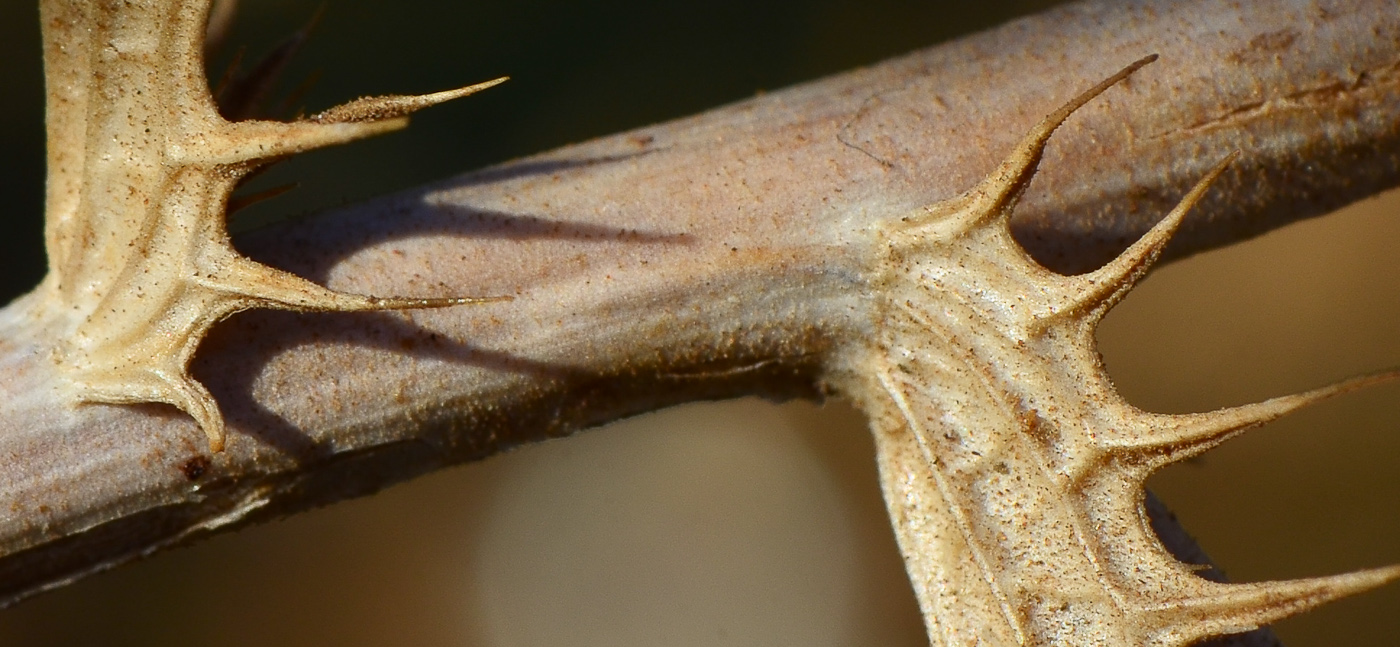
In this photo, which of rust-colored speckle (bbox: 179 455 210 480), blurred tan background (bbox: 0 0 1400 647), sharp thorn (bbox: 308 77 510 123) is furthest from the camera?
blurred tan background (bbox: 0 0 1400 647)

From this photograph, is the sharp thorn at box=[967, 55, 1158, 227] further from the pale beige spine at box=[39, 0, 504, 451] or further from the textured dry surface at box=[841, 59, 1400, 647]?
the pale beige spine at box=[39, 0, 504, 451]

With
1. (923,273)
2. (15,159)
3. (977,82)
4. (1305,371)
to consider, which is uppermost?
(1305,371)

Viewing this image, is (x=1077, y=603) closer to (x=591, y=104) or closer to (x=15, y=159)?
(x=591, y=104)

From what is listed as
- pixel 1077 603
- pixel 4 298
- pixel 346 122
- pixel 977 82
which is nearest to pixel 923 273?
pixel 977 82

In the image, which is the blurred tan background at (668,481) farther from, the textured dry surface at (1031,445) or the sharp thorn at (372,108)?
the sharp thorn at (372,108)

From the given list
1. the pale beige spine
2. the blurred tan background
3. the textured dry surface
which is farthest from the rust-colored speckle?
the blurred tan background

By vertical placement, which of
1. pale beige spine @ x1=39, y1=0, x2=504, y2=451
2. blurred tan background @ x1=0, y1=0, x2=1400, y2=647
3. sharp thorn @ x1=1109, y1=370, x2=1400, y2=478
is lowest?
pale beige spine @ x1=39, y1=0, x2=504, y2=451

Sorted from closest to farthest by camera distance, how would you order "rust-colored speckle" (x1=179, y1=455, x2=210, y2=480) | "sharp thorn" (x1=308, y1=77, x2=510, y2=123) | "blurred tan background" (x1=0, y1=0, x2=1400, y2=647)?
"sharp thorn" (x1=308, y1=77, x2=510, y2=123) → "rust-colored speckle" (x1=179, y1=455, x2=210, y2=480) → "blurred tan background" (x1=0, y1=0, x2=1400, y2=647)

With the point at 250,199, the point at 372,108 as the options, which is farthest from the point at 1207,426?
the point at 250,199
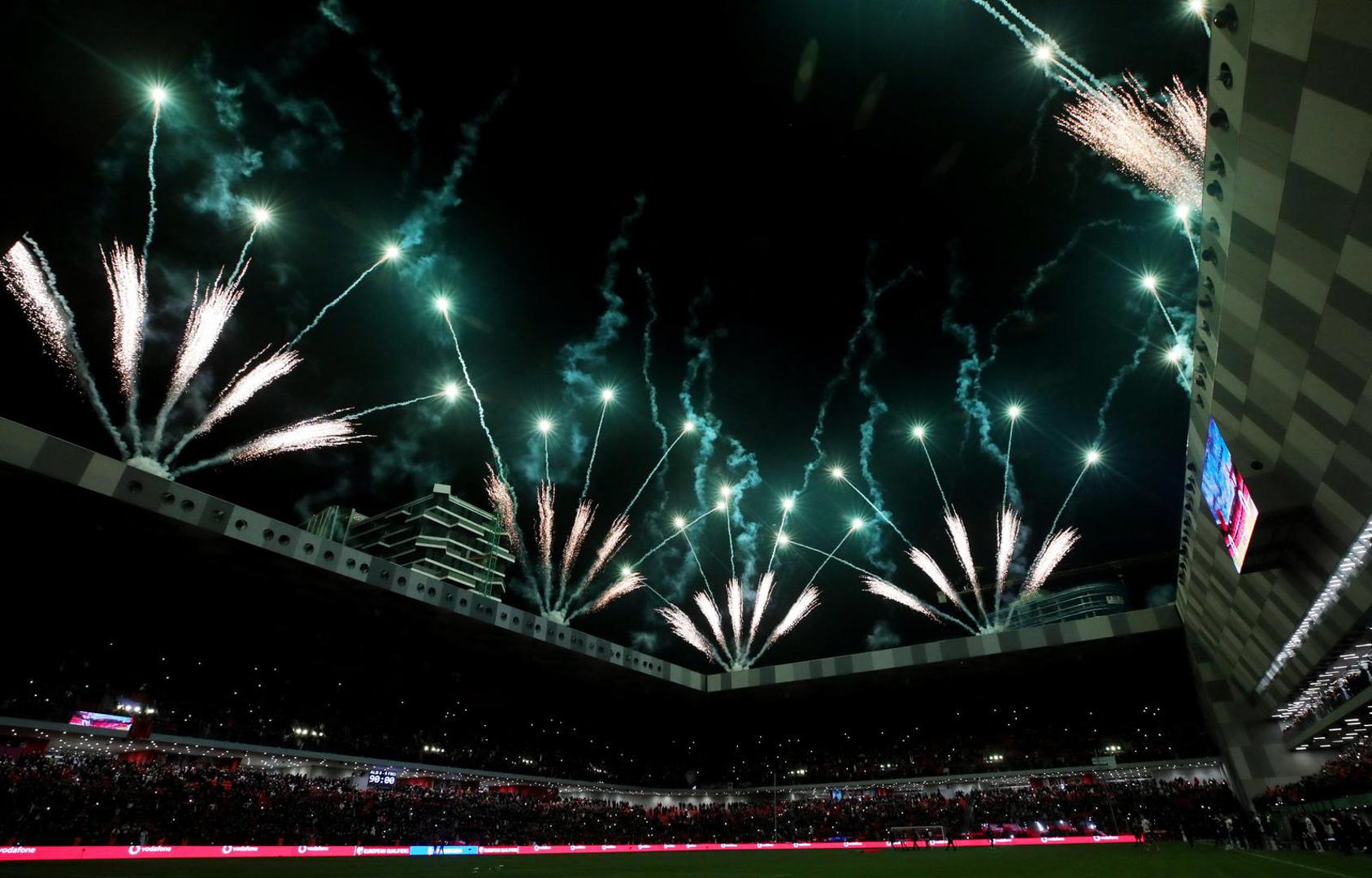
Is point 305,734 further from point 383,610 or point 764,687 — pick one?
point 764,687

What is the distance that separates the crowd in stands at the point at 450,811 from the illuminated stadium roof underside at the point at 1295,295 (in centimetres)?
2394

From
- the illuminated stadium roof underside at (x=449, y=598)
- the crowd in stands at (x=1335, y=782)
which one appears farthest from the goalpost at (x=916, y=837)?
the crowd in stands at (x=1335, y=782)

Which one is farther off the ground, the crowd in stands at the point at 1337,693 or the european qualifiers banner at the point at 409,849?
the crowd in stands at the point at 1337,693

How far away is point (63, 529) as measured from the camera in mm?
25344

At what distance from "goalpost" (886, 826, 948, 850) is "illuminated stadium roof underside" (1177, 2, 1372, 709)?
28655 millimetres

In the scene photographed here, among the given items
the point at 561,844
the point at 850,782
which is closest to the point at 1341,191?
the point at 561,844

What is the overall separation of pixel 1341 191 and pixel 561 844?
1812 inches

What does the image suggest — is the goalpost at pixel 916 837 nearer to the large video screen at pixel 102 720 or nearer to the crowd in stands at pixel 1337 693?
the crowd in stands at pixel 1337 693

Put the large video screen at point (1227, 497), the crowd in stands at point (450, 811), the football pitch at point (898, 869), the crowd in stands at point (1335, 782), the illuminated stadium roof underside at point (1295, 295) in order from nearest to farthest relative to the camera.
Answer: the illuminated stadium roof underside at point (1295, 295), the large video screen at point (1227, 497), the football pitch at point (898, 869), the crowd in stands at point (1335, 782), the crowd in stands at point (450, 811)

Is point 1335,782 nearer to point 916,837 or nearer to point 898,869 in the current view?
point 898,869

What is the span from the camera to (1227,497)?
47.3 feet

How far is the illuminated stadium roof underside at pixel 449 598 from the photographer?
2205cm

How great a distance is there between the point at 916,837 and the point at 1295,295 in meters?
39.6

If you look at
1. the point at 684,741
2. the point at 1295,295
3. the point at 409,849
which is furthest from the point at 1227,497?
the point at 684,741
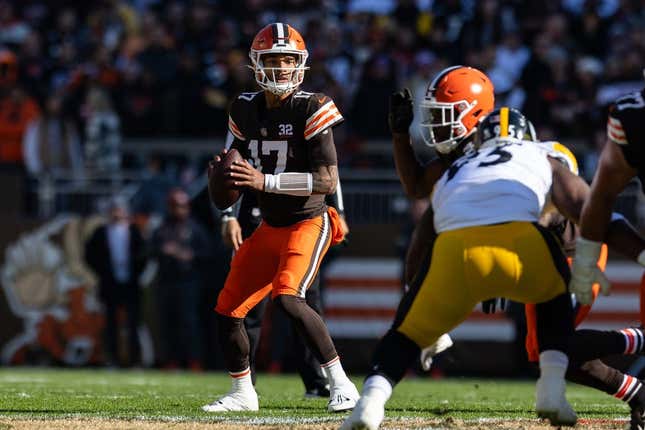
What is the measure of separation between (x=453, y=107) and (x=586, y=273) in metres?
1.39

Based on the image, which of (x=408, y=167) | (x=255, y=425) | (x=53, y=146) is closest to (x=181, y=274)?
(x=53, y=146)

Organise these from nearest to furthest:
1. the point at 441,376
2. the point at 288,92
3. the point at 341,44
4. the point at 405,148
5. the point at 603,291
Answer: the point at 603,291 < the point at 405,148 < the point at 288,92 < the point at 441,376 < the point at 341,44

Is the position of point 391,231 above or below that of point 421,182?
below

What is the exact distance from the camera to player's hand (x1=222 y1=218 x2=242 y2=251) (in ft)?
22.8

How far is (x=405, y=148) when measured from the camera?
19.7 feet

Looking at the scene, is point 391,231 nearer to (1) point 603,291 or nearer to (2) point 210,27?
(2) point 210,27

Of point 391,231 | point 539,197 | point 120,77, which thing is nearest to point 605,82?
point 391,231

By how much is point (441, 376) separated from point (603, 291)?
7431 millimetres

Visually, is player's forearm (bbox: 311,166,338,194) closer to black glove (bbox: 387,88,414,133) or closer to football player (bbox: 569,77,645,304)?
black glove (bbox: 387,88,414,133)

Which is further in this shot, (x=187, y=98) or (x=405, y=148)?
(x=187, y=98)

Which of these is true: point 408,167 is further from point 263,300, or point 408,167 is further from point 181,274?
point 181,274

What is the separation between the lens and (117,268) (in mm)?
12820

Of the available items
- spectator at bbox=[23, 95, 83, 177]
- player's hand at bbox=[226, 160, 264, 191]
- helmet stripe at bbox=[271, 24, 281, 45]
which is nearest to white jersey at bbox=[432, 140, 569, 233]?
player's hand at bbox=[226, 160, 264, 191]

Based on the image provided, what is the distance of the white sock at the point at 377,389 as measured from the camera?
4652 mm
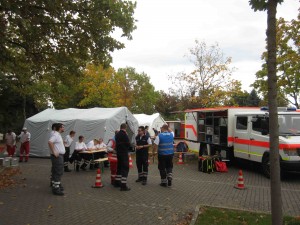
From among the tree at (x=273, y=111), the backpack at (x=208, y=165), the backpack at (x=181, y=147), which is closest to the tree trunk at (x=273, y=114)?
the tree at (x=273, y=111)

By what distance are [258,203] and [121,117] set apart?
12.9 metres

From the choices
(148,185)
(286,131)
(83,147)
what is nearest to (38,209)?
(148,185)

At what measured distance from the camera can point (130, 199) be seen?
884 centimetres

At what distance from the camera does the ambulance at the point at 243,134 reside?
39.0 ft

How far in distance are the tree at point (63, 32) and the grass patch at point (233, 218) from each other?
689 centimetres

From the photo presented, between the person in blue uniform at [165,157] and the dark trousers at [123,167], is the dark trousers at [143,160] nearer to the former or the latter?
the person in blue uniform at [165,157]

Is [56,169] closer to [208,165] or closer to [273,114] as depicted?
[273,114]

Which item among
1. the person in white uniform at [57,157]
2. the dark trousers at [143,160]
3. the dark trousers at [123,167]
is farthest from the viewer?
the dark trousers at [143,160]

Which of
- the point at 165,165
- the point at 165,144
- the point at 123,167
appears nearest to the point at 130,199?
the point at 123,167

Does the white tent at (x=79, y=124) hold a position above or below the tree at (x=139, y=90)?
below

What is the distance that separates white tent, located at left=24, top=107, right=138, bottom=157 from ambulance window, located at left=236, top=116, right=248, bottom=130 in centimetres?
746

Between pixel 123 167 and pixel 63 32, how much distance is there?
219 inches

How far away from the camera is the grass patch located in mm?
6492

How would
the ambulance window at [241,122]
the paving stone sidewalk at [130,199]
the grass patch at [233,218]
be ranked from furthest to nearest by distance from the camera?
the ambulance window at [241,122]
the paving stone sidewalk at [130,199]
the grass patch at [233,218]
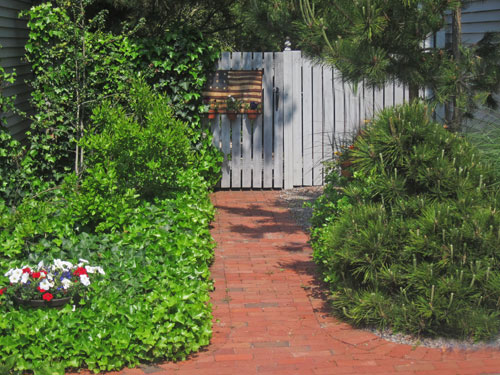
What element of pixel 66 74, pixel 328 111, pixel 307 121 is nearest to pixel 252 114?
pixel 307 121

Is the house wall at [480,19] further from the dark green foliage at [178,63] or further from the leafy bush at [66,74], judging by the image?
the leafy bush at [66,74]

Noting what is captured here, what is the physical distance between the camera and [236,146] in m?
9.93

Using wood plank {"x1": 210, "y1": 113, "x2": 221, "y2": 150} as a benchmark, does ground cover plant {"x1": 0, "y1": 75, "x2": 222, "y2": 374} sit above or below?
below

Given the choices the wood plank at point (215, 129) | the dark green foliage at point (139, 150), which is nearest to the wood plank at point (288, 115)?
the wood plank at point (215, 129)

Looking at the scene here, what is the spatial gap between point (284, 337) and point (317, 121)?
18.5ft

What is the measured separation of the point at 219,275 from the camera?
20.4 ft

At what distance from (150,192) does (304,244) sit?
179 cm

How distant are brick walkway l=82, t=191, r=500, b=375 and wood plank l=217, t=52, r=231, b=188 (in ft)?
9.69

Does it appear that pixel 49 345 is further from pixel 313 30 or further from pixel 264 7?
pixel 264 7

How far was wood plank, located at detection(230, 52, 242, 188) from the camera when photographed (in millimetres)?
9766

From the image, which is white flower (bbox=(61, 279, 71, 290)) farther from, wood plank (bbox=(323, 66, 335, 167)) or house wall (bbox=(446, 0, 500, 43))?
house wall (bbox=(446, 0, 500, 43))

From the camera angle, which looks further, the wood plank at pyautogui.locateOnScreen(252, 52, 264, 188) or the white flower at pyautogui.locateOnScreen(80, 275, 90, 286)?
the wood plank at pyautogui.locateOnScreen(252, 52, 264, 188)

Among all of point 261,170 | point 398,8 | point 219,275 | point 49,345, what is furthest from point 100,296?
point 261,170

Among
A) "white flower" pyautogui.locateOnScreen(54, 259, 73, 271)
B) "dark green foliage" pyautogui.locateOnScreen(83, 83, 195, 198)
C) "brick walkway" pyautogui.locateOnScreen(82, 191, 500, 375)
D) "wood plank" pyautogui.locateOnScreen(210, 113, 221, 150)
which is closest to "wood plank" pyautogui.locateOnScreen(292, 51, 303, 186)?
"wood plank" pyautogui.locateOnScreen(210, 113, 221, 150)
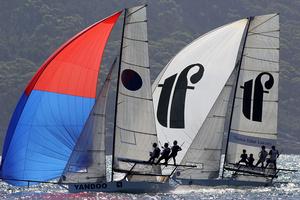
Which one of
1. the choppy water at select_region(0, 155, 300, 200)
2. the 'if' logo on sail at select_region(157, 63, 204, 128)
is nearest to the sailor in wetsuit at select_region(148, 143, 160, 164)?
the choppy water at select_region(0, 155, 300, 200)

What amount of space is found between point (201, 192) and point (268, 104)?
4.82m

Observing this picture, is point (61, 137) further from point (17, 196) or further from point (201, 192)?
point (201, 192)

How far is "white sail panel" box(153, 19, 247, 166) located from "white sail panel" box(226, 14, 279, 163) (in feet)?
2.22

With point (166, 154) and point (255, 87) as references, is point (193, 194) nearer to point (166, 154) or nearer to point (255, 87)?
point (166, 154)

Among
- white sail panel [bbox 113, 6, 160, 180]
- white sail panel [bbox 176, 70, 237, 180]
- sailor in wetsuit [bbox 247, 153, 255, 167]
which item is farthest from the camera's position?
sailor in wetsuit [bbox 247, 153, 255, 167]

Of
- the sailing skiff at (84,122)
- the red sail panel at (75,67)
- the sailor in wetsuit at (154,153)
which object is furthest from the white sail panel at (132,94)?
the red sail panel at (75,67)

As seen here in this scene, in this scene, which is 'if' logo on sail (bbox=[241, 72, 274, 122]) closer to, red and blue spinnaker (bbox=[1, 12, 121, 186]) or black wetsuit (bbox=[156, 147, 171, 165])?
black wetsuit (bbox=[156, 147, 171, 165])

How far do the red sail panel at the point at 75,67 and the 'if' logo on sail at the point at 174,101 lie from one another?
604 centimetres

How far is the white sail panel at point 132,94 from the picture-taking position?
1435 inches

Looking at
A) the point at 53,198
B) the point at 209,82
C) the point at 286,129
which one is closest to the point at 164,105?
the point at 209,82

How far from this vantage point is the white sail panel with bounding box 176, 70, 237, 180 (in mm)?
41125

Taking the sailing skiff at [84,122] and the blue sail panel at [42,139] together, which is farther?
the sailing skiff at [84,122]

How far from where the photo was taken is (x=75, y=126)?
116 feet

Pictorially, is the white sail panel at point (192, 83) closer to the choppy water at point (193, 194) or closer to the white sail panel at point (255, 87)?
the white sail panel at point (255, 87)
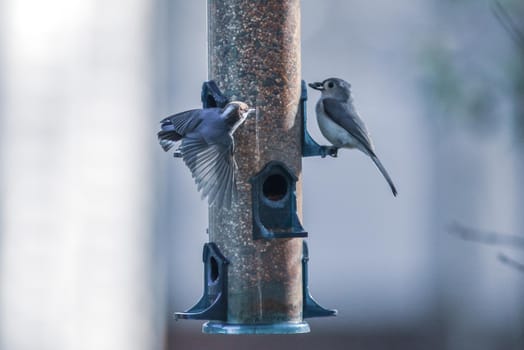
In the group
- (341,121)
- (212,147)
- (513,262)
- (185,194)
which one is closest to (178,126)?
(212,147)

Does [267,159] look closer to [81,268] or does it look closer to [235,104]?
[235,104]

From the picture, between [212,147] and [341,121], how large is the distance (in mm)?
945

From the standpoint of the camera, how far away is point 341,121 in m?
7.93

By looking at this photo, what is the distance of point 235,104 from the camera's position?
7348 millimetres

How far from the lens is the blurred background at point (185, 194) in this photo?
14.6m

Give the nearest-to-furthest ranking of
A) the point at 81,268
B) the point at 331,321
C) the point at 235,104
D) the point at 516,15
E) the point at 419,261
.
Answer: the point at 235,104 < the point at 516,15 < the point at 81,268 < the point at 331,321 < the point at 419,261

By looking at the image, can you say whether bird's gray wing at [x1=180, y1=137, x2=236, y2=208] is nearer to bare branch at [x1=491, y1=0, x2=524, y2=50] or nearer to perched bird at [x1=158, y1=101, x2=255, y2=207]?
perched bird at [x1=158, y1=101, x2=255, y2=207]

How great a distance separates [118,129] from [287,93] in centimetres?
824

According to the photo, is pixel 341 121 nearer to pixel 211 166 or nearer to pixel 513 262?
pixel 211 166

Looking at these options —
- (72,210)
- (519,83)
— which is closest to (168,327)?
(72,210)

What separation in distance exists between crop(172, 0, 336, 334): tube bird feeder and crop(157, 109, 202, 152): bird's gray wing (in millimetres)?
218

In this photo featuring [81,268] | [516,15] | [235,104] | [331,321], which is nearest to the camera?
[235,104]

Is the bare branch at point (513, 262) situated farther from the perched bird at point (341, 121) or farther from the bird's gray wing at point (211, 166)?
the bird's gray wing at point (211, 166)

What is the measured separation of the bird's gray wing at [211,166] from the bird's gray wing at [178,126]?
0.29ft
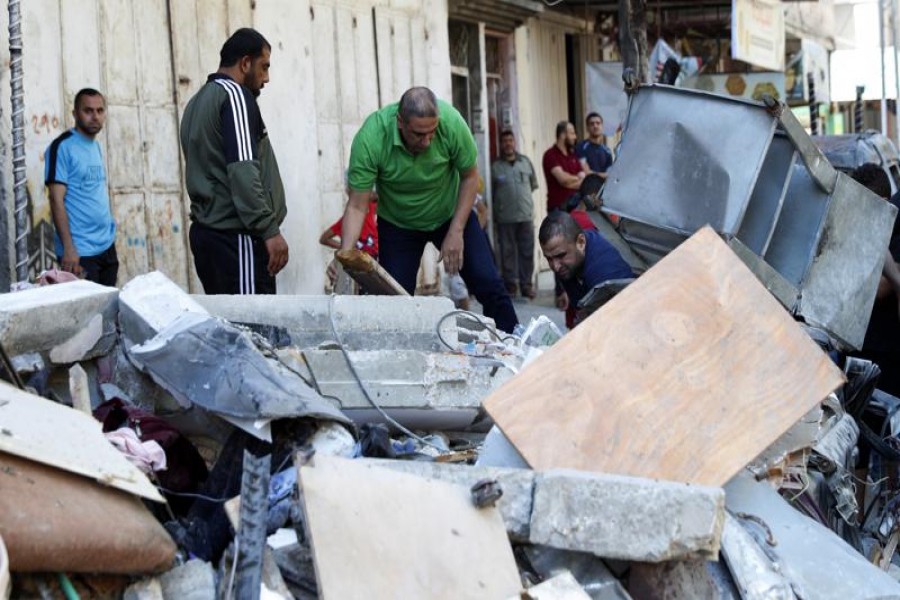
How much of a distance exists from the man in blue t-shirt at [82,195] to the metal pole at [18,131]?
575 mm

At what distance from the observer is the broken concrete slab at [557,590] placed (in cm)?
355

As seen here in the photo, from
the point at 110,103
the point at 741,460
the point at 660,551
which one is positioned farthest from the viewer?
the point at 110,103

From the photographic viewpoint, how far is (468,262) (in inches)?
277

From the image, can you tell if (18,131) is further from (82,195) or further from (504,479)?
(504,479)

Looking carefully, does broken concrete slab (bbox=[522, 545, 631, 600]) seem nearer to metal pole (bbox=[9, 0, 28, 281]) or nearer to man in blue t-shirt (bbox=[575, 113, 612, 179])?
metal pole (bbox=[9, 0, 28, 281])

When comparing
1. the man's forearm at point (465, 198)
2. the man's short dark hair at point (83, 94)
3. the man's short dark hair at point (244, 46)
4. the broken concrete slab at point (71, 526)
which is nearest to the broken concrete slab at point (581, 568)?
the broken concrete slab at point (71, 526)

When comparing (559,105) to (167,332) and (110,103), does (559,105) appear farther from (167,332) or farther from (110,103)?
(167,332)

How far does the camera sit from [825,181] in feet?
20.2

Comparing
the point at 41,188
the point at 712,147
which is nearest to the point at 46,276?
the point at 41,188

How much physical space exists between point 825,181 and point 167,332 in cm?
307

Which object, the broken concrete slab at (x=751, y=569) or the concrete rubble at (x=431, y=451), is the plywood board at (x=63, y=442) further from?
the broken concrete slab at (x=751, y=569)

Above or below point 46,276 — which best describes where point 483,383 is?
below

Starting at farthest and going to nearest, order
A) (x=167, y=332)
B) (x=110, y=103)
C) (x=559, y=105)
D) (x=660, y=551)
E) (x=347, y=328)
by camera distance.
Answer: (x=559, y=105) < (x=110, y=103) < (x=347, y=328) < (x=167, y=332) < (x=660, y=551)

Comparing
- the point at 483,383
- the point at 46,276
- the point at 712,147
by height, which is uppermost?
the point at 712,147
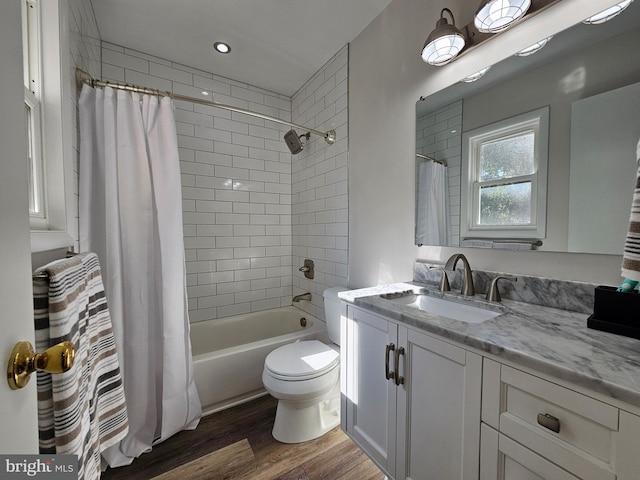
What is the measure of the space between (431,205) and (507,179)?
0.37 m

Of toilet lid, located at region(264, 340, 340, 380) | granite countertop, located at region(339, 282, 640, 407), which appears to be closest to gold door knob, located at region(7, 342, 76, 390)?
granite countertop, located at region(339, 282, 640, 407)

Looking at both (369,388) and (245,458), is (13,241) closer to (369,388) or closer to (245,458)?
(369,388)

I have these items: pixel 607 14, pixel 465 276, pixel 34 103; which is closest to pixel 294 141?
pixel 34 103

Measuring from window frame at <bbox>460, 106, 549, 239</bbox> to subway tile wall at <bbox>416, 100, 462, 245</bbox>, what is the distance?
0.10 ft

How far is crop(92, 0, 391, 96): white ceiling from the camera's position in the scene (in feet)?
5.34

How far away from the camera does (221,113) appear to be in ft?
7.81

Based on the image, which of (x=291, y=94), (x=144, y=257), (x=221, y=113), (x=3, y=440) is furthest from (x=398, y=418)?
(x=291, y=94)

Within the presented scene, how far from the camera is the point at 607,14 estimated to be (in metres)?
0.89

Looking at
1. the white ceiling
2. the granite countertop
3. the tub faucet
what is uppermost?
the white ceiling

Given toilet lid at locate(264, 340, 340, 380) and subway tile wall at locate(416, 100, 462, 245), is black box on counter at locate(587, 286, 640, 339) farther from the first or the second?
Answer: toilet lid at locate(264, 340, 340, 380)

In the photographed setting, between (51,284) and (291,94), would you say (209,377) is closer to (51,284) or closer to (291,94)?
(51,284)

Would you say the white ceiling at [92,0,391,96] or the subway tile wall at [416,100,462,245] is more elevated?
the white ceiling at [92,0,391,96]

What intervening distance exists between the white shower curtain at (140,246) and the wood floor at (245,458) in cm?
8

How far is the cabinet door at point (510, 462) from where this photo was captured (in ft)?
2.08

● Do this: Produce an exact repeat of the lines from the one containing "Looking at both" through the last line of the data, and nothing more.

● Reply to the task:
Looking at both (369,388) and (245,458), is (13,241) closer to (369,388) or closer to (245,458)?
(369,388)

I have these items: pixel 607 14, pixel 465 276, pixel 34 103; which is closest to pixel 294 141?
pixel 34 103

Measuring from window frame at <bbox>460, 106, 549, 239</bbox> to subway tile wall at <bbox>416, 100, 462, 245</bbox>, what is the distance?
0.10 ft

How far is crop(92, 0, 391, 96): white ceiling from the camera's position in the scene (in feet)?
5.34

How far away from the camera does (221,113) appear to be in ft?
7.81

Based on the image, which of (x=291, y=94), (x=144, y=257), (x=221, y=113), (x=3, y=440) is furthest from (x=398, y=418)?
(x=291, y=94)

Within the presented scene, how far from the camera is the point at 607,14 estimated to be (in metres)?
0.89

Looking at
1. the white ceiling
2. the granite countertop
3. the tub faucet
what is uppermost?
the white ceiling

Given toilet lid at locate(264, 340, 340, 380) and subway tile wall at locate(416, 100, 462, 245), is black box on counter at locate(587, 286, 640, 339) farther from the first or the second?
Answer: toilet lid at locate(264, 340, 340, 380)

In the photographed setting, between (51,284) and (291,94), would you say (209,377) is closer to (51,284) or closer to (291,94)?
(51,284)

Would you say the white ceiling at [92,0,391,96] or the subway tile wall at [416,100,462,245] is more elevated?
the white ceiling at [92,0,391,96]

What intervening distance exists between the white shower curtain at (140,246) and the wood floor at (245,458) in cm?
8

How far is the cabinet door at point (510, 462) from where this photo was captured (in ft)?
2.08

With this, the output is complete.